---- INFORMATION PROVIDED

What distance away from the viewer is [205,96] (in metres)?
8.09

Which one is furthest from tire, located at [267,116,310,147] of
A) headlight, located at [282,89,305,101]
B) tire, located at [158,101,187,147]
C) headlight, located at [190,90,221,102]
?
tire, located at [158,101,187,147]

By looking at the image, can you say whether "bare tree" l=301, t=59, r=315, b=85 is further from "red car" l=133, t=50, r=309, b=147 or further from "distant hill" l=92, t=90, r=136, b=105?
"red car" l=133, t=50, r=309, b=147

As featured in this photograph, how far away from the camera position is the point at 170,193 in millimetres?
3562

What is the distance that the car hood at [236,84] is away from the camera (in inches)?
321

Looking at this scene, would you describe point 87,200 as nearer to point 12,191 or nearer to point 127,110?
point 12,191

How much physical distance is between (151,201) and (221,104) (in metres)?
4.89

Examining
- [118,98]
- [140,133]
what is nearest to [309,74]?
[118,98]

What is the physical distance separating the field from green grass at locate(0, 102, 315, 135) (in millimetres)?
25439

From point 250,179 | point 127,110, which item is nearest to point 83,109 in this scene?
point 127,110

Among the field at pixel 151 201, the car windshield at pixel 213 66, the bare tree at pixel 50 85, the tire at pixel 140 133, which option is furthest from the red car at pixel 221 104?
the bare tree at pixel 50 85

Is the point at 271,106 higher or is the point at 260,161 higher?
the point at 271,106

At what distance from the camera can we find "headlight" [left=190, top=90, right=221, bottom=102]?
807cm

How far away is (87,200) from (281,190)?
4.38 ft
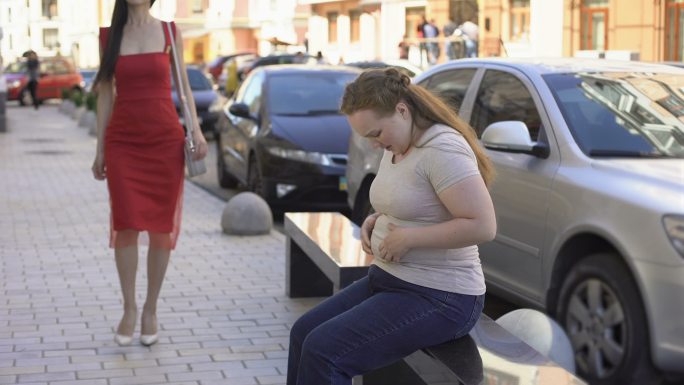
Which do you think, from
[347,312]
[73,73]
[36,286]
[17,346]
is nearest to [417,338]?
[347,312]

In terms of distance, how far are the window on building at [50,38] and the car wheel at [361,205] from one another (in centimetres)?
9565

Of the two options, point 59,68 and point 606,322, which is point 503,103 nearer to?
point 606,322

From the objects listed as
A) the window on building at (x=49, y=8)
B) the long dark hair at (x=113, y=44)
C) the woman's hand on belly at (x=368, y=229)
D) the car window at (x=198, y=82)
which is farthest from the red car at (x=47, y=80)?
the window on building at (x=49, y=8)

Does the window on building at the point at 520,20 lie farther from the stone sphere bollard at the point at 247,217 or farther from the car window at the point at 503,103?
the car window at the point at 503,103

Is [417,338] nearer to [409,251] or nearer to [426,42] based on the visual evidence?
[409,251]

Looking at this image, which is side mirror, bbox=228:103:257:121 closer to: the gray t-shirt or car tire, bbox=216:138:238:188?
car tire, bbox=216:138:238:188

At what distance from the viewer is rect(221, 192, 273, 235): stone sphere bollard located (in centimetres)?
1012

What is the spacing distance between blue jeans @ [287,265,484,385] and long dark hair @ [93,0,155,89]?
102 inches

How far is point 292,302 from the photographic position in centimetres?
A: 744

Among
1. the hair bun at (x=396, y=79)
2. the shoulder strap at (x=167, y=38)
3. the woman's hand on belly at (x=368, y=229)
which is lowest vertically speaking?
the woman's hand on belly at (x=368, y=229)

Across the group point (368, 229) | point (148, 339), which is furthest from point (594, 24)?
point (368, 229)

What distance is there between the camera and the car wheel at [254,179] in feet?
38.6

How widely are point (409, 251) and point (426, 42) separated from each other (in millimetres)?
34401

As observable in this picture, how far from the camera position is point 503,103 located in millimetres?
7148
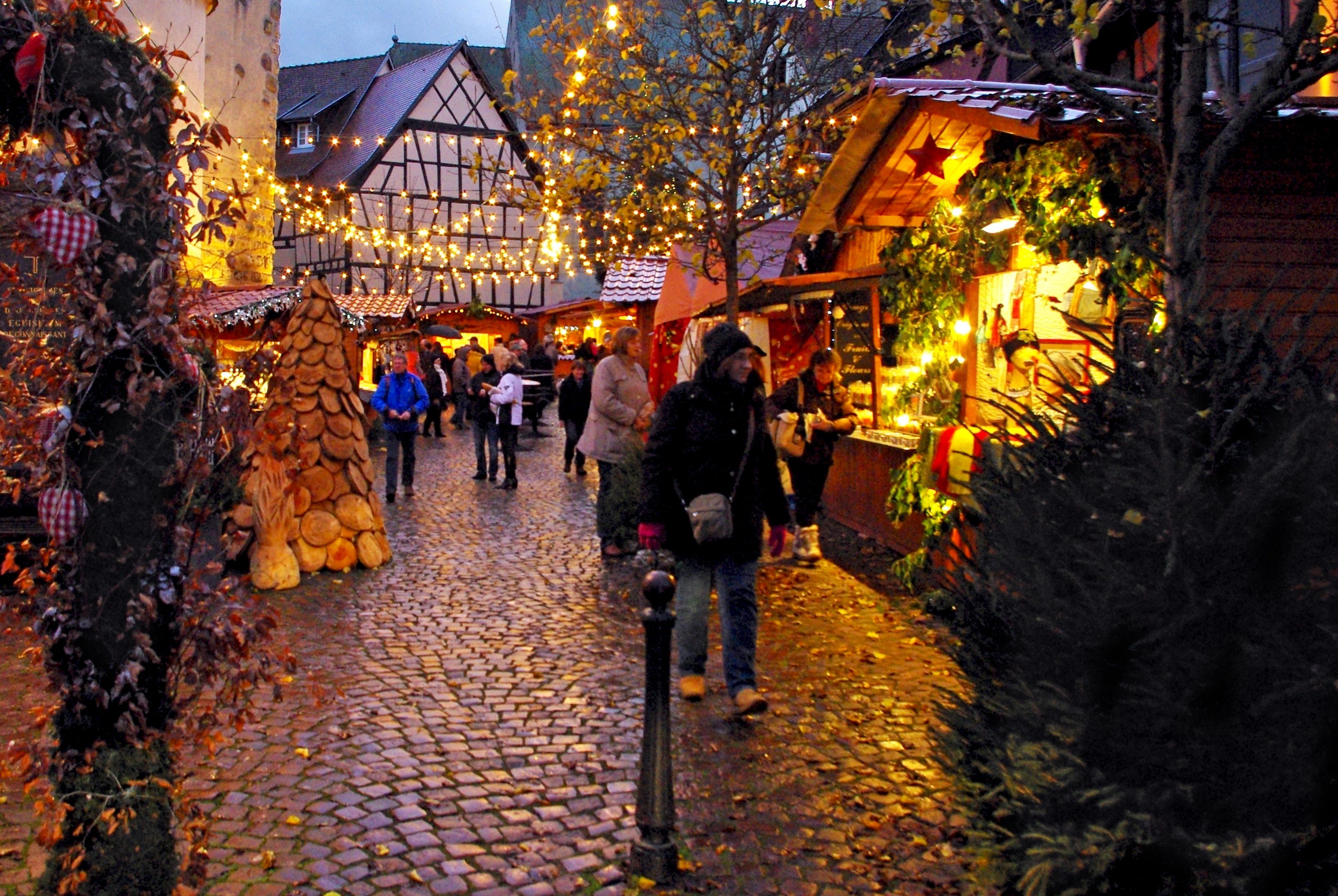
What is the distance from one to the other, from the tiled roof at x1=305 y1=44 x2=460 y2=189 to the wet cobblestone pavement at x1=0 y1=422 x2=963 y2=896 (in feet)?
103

--------
---- INFORMATION PROVIDED

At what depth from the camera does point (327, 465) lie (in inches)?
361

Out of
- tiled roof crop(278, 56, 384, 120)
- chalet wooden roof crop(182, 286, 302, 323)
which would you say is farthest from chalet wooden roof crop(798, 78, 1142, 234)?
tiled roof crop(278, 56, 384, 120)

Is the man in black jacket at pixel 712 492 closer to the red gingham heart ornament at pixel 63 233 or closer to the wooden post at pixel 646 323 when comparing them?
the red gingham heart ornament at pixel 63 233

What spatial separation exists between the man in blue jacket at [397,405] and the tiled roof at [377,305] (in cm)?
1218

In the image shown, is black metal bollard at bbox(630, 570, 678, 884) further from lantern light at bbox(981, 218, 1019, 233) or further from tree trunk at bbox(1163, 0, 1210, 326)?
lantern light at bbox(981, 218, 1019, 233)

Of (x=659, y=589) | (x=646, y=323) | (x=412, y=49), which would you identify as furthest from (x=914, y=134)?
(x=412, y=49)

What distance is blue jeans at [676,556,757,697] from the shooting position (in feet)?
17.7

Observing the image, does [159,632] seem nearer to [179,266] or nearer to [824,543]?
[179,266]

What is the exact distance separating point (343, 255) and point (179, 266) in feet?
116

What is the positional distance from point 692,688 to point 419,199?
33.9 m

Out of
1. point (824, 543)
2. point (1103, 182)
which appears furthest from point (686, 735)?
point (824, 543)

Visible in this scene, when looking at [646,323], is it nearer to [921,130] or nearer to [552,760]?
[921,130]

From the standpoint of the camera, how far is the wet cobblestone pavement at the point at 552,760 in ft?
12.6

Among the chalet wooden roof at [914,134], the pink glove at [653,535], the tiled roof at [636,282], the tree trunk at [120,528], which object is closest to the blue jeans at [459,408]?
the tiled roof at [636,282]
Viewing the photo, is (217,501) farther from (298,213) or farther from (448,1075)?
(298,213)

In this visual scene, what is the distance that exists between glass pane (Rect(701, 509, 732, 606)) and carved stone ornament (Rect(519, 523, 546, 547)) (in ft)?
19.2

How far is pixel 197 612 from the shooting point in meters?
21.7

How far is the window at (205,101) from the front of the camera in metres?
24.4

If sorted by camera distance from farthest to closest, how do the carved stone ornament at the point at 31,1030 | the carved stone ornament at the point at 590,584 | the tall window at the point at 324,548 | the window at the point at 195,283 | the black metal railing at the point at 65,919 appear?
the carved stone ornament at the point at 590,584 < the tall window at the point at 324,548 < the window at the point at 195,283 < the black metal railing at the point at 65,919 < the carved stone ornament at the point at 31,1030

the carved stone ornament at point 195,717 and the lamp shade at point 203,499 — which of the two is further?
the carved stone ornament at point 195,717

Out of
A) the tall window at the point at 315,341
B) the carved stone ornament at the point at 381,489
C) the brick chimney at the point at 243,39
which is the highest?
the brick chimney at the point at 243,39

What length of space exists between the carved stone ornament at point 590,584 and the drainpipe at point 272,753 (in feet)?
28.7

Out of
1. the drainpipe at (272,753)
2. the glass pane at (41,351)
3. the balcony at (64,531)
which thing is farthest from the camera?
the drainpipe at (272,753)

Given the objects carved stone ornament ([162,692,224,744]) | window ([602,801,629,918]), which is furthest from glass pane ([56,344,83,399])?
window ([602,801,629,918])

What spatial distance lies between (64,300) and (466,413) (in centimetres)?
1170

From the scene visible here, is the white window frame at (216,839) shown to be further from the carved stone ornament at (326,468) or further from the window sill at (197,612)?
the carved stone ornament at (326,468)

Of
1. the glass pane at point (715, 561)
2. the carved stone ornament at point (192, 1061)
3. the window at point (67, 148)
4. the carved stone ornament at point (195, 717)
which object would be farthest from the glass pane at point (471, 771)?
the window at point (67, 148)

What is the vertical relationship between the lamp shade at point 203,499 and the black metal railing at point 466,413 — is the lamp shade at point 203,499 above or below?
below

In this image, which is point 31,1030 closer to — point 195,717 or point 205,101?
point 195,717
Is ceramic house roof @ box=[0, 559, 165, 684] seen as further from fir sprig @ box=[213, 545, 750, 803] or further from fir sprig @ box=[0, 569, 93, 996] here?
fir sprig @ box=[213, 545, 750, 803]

--------
---- INFORMATION PROVIDED

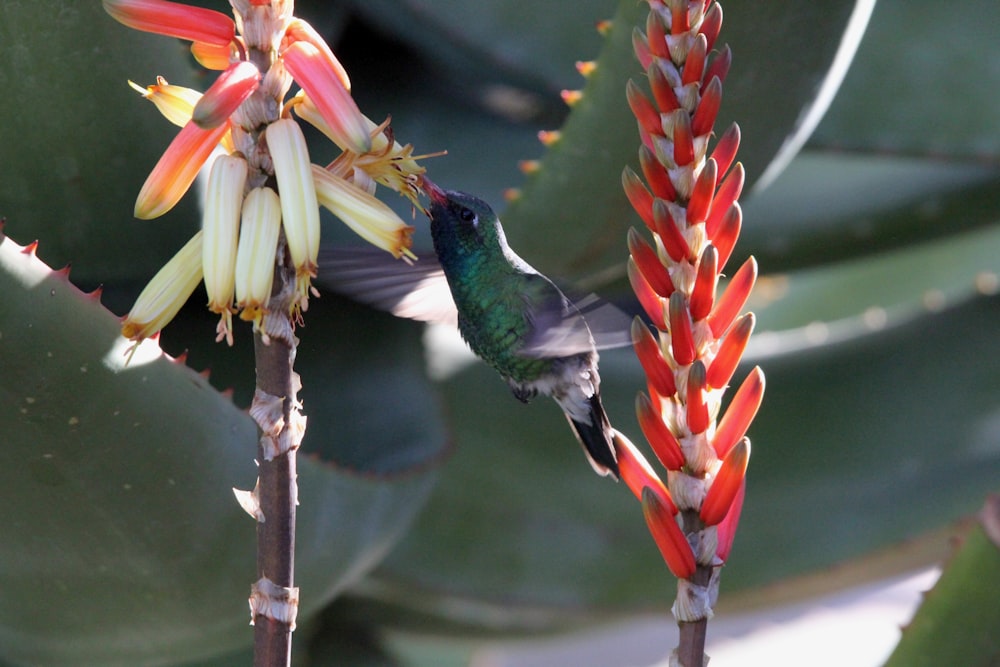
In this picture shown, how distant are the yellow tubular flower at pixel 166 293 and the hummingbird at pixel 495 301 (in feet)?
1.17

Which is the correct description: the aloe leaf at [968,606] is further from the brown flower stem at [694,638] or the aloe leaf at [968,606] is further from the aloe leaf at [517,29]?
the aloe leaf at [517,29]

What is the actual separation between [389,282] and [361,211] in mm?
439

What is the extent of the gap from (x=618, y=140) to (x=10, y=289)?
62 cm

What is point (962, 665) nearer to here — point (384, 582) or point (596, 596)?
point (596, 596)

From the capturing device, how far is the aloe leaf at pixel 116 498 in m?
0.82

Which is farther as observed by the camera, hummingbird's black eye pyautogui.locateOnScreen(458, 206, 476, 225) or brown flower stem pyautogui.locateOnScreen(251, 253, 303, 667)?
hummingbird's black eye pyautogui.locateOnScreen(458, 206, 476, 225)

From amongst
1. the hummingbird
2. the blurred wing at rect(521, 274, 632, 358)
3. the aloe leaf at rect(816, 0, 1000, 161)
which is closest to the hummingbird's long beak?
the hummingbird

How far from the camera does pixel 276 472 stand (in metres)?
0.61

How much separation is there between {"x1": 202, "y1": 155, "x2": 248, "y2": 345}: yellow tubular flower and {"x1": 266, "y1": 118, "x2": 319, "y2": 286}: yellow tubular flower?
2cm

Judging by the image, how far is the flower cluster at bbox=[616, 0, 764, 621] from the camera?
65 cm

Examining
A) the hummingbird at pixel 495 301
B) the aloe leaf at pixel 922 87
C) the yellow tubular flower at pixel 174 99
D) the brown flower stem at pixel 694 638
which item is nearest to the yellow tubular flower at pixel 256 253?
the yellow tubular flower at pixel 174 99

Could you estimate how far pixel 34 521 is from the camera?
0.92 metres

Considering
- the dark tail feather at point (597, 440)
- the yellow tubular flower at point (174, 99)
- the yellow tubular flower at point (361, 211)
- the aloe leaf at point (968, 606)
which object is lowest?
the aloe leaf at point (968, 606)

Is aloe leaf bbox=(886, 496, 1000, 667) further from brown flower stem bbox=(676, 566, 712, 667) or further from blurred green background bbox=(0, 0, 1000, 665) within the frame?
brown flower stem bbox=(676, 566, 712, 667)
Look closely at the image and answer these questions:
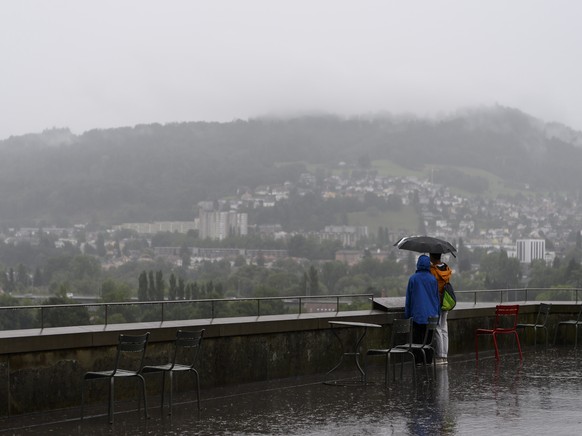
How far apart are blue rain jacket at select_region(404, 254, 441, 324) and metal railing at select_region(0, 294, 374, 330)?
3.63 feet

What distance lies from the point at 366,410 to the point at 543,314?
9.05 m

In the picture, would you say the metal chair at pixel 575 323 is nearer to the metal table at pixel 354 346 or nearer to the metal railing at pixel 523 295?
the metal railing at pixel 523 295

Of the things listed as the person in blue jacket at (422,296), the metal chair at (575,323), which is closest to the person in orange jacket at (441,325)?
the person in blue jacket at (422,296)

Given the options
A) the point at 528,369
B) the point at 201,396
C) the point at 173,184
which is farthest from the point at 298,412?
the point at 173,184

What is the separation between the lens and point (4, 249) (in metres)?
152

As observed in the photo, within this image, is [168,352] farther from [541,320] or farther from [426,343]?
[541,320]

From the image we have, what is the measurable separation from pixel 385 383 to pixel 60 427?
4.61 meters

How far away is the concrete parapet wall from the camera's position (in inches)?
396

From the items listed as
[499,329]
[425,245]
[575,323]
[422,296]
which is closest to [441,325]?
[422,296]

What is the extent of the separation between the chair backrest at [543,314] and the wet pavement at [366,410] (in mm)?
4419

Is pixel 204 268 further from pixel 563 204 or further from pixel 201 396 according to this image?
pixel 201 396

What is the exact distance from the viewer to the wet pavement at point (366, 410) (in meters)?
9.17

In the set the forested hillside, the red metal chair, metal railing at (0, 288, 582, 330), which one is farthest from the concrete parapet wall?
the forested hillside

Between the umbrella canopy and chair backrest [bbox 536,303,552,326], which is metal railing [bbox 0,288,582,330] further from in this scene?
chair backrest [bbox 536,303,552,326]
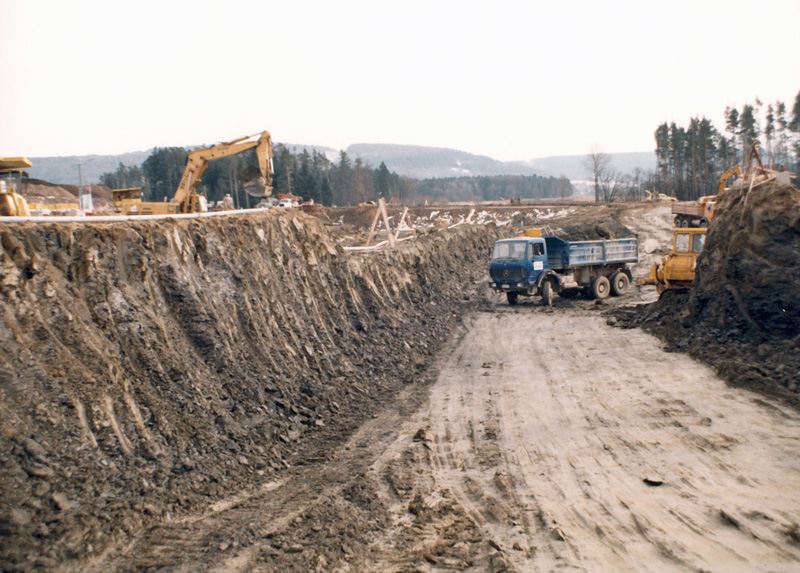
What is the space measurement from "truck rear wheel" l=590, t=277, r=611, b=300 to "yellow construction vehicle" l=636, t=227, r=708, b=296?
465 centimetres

--------

Report how many lines of the material above contain the string "brick", treating uppercase and lowercase as distinct. Give only the number.

**SOLUTION:**
2